Biotech Veterans Discuss the Impact of AI

Four industry experts talked about the emergence of artificial intelligence and what MBP students can do to embrace the technology — and its potential.

Like many professionals, Anju Samy had a choice. She could resist AI and pretend it would not impact her job as executive director and head of regulatory affairs at COUR Pharmaceuticals Development, or she could explore the emerging technology's potential.  

"AI is here and it's here to stay," Samy said. "Instead of fighting it, we embrace it. That's what we're trying to do." 

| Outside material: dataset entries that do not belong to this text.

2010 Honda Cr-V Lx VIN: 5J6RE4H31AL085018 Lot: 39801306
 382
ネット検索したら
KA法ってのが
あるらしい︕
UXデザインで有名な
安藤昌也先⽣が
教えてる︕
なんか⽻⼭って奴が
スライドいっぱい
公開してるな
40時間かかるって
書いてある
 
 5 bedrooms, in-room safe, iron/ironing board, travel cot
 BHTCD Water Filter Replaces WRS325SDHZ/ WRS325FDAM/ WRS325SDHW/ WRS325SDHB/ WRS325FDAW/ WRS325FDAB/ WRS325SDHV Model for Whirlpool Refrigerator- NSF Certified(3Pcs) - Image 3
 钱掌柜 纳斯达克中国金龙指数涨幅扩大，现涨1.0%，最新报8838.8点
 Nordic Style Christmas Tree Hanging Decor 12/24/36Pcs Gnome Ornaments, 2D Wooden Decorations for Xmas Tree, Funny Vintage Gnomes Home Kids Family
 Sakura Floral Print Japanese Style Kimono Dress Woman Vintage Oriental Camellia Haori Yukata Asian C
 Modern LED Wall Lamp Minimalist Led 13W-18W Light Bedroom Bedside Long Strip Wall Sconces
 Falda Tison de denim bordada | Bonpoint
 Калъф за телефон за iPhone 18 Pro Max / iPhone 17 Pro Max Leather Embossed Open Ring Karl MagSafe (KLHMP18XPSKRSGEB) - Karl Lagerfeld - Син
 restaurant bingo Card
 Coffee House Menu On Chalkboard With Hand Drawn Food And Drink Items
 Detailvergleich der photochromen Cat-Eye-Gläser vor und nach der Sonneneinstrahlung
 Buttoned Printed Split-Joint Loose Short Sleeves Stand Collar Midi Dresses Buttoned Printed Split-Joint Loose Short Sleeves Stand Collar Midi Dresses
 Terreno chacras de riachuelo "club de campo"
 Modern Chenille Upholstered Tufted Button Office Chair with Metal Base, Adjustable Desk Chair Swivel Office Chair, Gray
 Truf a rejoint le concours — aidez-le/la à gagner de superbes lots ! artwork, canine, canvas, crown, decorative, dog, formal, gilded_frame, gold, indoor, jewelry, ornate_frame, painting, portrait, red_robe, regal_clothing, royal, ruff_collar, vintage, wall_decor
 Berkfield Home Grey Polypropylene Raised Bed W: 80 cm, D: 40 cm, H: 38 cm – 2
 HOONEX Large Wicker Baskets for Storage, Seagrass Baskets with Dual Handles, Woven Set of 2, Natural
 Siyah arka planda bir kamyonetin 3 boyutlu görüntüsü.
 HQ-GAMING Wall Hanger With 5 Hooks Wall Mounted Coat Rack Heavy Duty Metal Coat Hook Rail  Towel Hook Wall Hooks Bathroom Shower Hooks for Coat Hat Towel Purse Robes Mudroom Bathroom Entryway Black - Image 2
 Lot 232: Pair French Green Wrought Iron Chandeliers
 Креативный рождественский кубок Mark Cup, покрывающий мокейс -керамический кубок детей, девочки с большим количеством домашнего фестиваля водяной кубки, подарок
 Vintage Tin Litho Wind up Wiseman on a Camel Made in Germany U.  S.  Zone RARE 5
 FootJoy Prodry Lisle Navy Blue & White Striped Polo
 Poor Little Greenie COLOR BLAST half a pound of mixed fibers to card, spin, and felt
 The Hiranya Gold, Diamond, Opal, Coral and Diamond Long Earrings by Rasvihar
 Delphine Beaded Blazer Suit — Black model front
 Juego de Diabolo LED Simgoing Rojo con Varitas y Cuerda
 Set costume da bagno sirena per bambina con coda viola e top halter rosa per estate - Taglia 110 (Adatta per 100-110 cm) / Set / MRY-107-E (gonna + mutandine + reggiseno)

Samy discussed her attitude toward AI at Biotech Nexus, an annual panel discussion hosted by Northwestern Engineering's Master of Biotechnology Program (MBP). The event is an opportunity for students and MBP alumni to learn from and connect with leaders from across the biotechnology space. 

Samy explained that she is fascinated to see how AI could improve efficiencies within regulatory affairs and augment the work done by humans, particularly at a small company like hers.   

COUR is a clinical-stage biotechnology company looking to reprogram the immune system to restore health in people suffering from autoimmune diseases.  

Joining Samy at this year's event were Jeff Ehrhardt, chief operating officer at Shreenika; Elizabeth Goodrich, technical R&D director at MilliporeSigma; and Ameet Mallik ('94, MBP '95), CEO at ADC Therapeutics. 

MBP director Danielle Tullman-Ercek hosted the panel conversation. AI and automation were major topics of discussion during the event.  

"AI is going to change the landscape for protein design and protein utilization," Ehrhardt said. "It's going to be a power multiplier for any scientist that works at a bench." 

Mallik agreed. 

"It's going to lead to more efficiency," Mallik said. "It's going to enable innovation at a much faster pace." 

While many industries face questions of whether AI will replace people in the workforce, the Biotech Nexus panel believed there will be room for AI alongside humans.  

Mallik likened the arrival of AI and machine learning to the launch of Google back in 1998. 

"At the end of the day, they're all tools to help you make better decisions," he said. "A machine can't come up with the right question to ask. (AI) is going to fundamentally change a lot of jobs, but I don't think it's going to replace human beings in terms of some of the higher order thinking that's going to be required." 

Goodrich, who's spent the past 26 years at MilleporeSigma, advised MBP students to spend their time in the program dabbling with AI. She encouraged the students to understand how AI works — and how it can better support their work both now and in the future. 

"The more comfortable you are working with data is very important," she said. "It's easy these days to be buried in data and have more than you're able to process. We want to be able to make sense of all that data."